Schlappe bei Europawahl
In der SPD rumort es: „Es müssen Dinge anders werden“
VonFranziska Schwarzschließen
Die SPD-Partei-Führung muss sich wegen ihrer Europawahl-(Under)Performance einiges anhören – fast mehr noch aus den eigenen Reihen.
Berlin – Historisch schlechte 13,9 Prozent: Das SPD-Präsidium hat jetzt in Berlin wegen der Europawahl-Pleite beraten. Müsste es jetzt Neuwahlen geben? Derartigen Forderungen ist Regierungssprecher Steffen Hebestreit prompt entgegengetreten. Die Idee sei „keine Sekunde“ lang aufgekommen – andere Kritik ist allerdings auch nicht ohne.
So fragte Jens Spahn: „Wie viele Vollklatschen braucht es noch für Olaf Scholz und die Ampel, bis sie endlich ihre Politik ändern in der Wirtschaft, in der Migration, in den entscheidenden Fragen dieses Landes?“. Der Unionsfraktionsvize sagte an diesem Montag (10. Juni) laut dpa außerdem, es gehe nun um die Frage: „Neustart oder Neuwahlen.“
Kanzler Olaf Scholz wollte das miese Abschneiden seiner Partei bei der Europawahl wohl hinweglächeln. „Eisern“ habe er am Abend des Wahlsonntags in der Parteizentrale in Berlin gelächelt und sei das Gespräch suchend „von einem Bistrotisch zum nächsten“ gezogen, berichtete der Stern.
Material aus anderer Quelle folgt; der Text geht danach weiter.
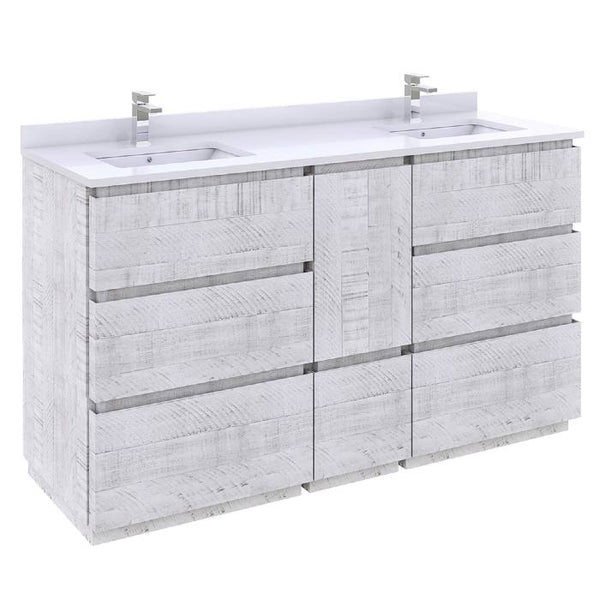 Fresca Formosa 60" Rustic White Modern Freestanding Double Sink Bathroom Vanity | FCB31-241224RWH-FC-CWH-U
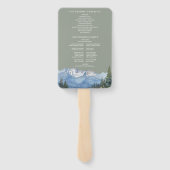 Sage Green Waterverf Mountain Wedding Programma Handwaaier (Achterkant)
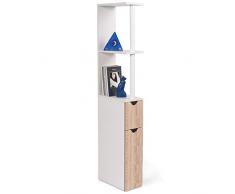 ProBache - Meuble WC étagère bois gain de place pour toilette 2 portes hêtre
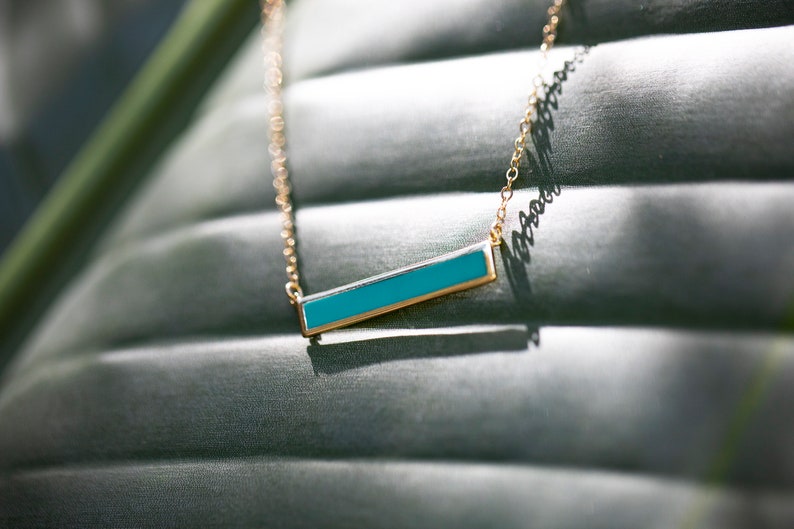 High Quality Turquoise Bar Necklace, Necklace for Mom, Inlay Bar Stone Necklace, Gold Minimalist Necklace, Turquoise Necklace Bar Pendant image 2
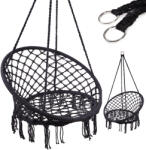  Gólyafészek karosszék hinta háttámlával fekete 80cm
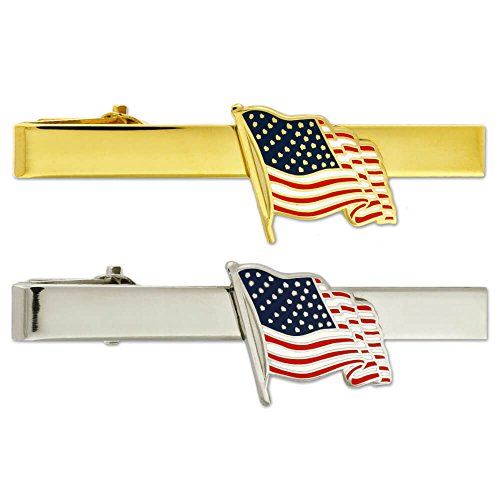 PinMart's Patriotic Waving American Flag Tie Clip Tie Bar - Silver or Gold - Engravable or Non-engravable2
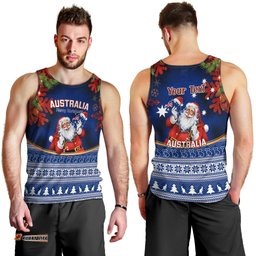 Personalised Christmas In July Men Tank Top Happy Santa Claus With Australia Map Blue Style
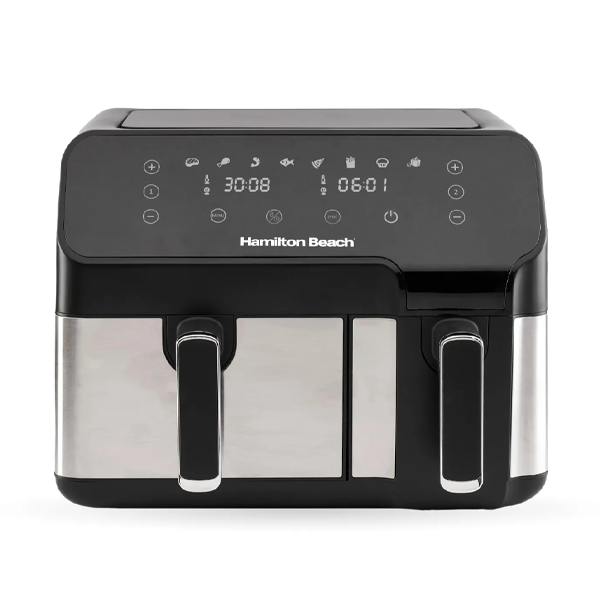 قلاية هوائية AirFryer مزدوجة سعة 8.5 لتر تتيح لك طهي الطعام بدهون اقل ماركة Hamilton Beach قلاية هوائية AirFryer مزدوجة سعة 8.5 لتر تتيح لك طهي الطعام بدهون اقل ماركة Hamilton Beach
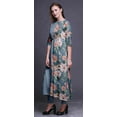 thumbnail image 3 of Bimba Tunique Anarkali Indienne Longue à Imprimé Floral Feuilles Bleues et Magnolia, Kurti Décontractée pour Femmes, Petite, 3 of 5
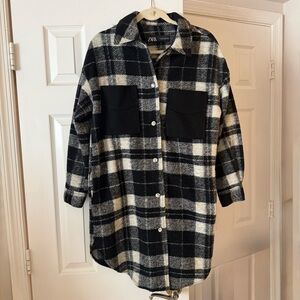 NWOT Zara Black & White Plaid Long Shacket - Wool Blend w/ Faux Gemstone Buttons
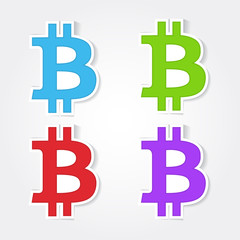 Bit Coin Glossy Vector Icon Design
SPD-Chef Klingbeil nach Europawahl: „Es müssen Dinge anders werden“
„Es müssen Dinge anders werden“, gestand der Parteivorsitzende Lars Klingbeil im Gespräch mit dem NDR ein. Die SPD wolle sich jetzt stärker für die Belange der arbeitenden Mitte einsetzen. Die schwierigen Beratungen zum Bundeshaushalt 2025 sähe er auch als „Chance“, dass die Bundesregierung „Vertrauen zurückgewinnen“ könne.
Deutlich schärfer der Ton bei Sigmar Gabriel. Der Ex-SPD-Vorsitzende klagte dem Stern (Montagsausgabe), „niemand“ in der Partei übernehme Verantwortung. „Weder für den katastrophalen Wahlkampf noch für die völlig falsche Auswahl der Wahlaussagen und schon gar nicht für die Personalauswahl.“
Offenbar dächten alle nur daran, irgendwie auf ihren Sesseln sitzen zu bleiben, meinte Gabriel weiter. „Mit 14 Prozent hat niemand unbestritten den Anspruch, die SPD zu führen“, sagte er bereits am Wahlsonntag dem Tagesspiegel (Online).
SPD-Pleite bei EU-Wahl – Forderungen nach Vertrauensfrage oder Rücktritt
Jetzt die Stimmen aus der Opposition. CDU-Chef Friedrich Merz sprach beim Europawahl-Ergebnis von einer „letzten Warnung“ für die Ampel-Koalition. CDU-Generalsekretär Carsten Linnemann forderte Scholz auf, im Bundestag die Vertrauensfrage zu stellen, und CSU-Chef Markus Söder sagte erst, die Ampel-Koalition sei „de facto“ abgewählt, bevor er Scholz direkt zum Rücktritt aufforderte.
Bayerns Ministerpräsidenten seit 1945




Lindner: Vertrauen in Kanzler Scholz steht nicht infrage
Christian Lindner indes hat nach eigenen Angaben nach der Europawahl keine grundsätzlichen Zweifel an Scholz‘ Führungsfähigkeit. „Warum sollte sich daran etwas geändert haben?“, sagte der FDP-Chef und Bundesfinanzminister laut dpa. „Wir haben ein gemeinsames Regierungsprogramm, einen Koalitionsvertrag, an dem wir gemeinsam arbeiten.“
Solange sich alle zu „der Arbeitsgrundlage bekennen“, gäbe es keinen Grund, Vertrauen infrage zu stellen. Lindner forderte aber, die Ampel-Koalition müsse das „Signal dieser Europawahl ernst nehmen“.